[Stored data]
..........

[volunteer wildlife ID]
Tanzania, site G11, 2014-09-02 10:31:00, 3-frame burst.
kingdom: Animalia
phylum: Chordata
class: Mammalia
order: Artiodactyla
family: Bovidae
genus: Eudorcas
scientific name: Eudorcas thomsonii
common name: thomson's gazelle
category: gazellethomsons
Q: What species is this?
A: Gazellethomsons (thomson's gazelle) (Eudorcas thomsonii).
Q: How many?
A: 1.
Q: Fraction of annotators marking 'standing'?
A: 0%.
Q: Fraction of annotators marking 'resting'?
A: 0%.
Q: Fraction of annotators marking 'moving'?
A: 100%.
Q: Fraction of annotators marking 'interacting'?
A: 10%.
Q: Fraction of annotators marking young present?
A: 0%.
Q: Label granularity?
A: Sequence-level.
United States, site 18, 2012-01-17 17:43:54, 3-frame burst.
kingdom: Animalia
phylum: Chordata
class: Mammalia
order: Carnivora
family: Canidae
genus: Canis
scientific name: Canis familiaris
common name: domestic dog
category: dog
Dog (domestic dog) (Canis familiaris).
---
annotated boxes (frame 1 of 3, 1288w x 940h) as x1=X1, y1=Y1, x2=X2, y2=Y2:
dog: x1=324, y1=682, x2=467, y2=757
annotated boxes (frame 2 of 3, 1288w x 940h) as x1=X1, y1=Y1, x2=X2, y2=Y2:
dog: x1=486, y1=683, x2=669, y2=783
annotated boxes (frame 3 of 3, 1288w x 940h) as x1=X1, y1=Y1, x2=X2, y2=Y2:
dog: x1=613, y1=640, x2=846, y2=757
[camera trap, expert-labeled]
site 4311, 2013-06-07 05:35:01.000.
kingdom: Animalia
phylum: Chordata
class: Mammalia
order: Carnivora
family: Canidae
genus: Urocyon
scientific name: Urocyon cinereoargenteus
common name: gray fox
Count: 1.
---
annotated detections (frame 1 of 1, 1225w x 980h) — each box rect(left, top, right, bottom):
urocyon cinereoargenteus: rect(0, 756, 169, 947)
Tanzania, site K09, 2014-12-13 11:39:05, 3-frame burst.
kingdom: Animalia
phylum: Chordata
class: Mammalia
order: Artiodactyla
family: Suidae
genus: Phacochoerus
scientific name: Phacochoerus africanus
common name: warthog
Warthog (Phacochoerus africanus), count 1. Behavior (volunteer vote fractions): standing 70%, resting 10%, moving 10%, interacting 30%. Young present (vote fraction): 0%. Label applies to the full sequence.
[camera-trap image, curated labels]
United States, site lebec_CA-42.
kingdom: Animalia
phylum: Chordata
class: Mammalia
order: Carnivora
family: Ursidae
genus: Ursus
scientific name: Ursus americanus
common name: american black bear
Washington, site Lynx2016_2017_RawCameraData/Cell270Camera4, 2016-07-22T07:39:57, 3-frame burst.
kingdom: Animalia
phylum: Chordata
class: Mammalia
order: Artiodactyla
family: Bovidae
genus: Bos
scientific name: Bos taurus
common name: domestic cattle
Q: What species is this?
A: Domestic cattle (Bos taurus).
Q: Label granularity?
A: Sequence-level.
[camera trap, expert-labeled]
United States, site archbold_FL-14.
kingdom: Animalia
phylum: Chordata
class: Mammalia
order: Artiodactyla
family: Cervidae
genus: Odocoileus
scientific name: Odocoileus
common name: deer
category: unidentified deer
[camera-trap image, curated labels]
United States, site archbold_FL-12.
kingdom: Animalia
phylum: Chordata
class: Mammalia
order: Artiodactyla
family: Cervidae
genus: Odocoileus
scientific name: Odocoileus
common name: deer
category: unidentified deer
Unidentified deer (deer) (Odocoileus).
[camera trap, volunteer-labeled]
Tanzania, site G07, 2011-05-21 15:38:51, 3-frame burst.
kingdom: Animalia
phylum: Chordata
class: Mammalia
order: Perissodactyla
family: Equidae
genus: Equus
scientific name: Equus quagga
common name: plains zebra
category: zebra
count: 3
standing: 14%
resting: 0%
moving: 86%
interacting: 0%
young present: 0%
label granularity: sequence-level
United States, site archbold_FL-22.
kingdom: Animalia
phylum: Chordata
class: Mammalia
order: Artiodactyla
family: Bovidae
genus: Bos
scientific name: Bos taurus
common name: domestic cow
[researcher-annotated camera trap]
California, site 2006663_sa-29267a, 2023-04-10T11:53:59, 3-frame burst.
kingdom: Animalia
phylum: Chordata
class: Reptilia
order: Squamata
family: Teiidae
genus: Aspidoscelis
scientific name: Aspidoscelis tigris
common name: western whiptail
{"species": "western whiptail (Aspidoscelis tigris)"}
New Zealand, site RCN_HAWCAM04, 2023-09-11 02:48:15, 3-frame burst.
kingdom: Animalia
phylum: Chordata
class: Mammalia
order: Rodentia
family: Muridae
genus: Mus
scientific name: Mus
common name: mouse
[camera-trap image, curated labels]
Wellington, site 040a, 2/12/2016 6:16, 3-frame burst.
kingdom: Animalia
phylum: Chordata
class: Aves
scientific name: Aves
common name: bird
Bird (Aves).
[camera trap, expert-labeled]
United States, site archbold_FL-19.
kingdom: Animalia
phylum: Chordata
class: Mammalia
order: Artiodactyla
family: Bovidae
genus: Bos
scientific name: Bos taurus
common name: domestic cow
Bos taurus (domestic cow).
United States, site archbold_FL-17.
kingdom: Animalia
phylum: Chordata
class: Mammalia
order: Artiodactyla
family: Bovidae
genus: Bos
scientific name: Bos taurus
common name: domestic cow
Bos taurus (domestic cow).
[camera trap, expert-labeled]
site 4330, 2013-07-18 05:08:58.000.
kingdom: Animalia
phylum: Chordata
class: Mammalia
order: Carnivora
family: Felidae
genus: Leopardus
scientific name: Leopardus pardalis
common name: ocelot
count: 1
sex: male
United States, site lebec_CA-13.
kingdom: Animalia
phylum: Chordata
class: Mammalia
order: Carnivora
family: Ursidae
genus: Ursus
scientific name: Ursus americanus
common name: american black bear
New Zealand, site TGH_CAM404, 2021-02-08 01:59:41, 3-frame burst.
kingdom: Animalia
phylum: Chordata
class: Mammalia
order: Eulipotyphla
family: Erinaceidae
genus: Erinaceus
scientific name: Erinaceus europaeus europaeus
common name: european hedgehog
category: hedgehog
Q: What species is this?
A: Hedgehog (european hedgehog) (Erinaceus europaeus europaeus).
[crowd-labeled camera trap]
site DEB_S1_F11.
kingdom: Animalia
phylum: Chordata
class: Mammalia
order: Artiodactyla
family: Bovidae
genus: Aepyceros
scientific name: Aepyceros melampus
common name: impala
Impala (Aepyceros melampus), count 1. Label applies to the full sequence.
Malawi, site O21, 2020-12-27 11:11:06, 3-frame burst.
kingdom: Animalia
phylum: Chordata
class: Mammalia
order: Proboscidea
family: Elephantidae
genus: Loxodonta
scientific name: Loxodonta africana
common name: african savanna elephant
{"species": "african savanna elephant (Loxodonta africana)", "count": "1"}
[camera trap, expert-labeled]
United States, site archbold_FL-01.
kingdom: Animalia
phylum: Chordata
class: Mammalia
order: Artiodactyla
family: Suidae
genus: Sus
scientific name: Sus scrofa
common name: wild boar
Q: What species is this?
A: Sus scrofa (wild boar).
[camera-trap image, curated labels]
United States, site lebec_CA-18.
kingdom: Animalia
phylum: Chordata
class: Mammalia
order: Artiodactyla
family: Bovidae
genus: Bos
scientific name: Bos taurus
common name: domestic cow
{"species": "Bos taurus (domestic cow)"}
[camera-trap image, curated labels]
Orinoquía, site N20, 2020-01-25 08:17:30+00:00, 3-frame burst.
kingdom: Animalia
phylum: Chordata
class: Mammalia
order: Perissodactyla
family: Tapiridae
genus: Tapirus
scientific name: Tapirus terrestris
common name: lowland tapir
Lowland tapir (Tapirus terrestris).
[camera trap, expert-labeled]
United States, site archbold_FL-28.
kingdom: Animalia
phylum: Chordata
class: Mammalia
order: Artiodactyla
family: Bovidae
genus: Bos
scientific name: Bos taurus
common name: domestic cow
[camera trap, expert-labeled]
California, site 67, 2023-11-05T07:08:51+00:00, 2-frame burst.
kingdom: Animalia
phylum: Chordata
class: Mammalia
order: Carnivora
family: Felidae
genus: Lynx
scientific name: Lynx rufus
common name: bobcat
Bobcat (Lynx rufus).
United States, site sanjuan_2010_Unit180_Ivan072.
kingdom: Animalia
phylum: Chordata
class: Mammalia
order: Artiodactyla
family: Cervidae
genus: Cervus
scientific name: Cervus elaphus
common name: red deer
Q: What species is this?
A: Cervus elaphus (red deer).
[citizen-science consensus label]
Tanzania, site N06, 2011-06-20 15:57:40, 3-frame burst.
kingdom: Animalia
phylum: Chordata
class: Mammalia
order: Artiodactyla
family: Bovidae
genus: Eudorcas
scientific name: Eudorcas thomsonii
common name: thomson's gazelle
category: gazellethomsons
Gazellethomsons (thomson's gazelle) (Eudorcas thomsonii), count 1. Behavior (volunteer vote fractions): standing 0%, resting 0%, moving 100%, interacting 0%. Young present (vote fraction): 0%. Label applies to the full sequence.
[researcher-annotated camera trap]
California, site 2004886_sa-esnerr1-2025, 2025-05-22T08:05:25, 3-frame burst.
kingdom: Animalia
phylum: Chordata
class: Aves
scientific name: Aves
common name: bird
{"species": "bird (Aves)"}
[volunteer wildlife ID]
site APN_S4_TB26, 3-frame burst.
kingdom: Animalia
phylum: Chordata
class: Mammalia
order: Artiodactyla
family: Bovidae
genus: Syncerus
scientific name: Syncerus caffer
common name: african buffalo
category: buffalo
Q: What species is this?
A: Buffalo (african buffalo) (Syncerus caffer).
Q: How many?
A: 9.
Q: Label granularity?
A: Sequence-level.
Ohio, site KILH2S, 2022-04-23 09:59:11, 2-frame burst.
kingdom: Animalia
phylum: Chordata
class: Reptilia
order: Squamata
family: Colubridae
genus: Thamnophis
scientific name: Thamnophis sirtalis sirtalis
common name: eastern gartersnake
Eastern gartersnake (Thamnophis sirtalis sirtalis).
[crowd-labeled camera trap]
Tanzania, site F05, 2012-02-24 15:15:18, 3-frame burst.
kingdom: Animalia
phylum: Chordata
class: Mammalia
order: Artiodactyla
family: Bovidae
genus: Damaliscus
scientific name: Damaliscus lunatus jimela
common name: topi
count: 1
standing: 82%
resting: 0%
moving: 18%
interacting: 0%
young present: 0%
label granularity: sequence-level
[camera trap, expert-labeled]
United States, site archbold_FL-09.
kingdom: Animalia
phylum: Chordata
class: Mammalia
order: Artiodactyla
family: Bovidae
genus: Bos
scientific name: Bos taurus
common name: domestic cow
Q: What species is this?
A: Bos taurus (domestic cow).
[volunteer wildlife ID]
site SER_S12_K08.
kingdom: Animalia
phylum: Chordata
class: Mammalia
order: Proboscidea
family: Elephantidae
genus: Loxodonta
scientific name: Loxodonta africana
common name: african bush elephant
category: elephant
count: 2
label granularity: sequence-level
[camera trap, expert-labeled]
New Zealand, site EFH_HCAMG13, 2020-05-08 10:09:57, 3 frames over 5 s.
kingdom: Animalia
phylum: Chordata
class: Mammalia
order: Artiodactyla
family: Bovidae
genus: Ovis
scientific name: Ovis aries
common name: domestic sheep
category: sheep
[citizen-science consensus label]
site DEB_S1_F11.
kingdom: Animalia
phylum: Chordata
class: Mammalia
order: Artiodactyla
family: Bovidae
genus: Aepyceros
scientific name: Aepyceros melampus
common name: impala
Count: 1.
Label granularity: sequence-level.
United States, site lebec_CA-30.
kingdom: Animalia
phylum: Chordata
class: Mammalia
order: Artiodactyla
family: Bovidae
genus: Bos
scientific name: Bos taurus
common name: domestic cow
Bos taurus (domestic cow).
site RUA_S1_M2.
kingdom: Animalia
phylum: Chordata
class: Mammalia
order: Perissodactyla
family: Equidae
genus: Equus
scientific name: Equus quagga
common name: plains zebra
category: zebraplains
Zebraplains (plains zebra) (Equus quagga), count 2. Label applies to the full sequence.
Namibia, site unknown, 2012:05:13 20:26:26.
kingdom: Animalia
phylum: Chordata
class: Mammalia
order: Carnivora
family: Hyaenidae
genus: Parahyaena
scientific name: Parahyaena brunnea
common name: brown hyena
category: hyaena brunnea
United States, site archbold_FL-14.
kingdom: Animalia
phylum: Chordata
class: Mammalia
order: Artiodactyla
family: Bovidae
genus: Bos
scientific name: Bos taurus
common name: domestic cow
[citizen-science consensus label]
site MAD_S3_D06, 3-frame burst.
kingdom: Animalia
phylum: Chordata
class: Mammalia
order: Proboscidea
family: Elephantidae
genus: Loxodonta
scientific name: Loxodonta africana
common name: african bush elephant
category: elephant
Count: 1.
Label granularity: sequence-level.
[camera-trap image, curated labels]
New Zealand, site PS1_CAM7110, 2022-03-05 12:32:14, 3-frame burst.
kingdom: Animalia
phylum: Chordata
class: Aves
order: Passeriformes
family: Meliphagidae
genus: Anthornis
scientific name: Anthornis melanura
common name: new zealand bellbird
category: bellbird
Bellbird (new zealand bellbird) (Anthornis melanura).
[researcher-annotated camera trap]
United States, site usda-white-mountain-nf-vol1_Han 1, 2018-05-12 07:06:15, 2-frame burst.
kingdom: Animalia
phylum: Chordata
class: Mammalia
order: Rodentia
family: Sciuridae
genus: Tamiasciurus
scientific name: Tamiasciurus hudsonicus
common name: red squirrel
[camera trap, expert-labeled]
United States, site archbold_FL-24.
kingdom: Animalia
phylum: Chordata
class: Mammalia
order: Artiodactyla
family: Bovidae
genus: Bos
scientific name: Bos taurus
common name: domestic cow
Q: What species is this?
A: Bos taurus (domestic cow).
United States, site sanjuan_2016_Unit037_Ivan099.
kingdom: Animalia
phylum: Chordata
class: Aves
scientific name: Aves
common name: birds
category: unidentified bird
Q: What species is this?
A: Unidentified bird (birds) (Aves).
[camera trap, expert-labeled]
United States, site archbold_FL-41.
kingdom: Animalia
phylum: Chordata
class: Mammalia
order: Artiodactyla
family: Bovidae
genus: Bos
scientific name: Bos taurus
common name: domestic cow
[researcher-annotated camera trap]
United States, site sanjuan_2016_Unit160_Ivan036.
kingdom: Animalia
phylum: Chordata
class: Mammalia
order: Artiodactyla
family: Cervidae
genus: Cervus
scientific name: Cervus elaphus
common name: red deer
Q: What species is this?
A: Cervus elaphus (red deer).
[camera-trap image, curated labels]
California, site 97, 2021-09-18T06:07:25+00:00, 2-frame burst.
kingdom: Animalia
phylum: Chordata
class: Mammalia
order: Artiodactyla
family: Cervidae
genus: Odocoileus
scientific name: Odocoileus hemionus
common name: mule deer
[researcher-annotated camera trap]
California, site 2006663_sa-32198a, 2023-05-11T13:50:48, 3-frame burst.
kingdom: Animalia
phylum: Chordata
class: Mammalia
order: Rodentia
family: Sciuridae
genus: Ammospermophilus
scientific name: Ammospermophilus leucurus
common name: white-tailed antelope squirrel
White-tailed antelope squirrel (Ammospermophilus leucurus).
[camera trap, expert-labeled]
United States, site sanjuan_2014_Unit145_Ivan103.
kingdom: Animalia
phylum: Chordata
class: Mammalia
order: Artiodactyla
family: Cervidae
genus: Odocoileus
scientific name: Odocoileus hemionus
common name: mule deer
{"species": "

..........

* _What to work on_
Report the lines above that contain "marking".

* _The completed task_
Q: Fraction of annotators marking 'standing'?
Q: Fraction of annotators marking 'resting'?
Q: Fraction of annotators marking 'moving'?
Q: Fraction of annotators marking 'interacting'?
Q: Fraction of annotators marking young present?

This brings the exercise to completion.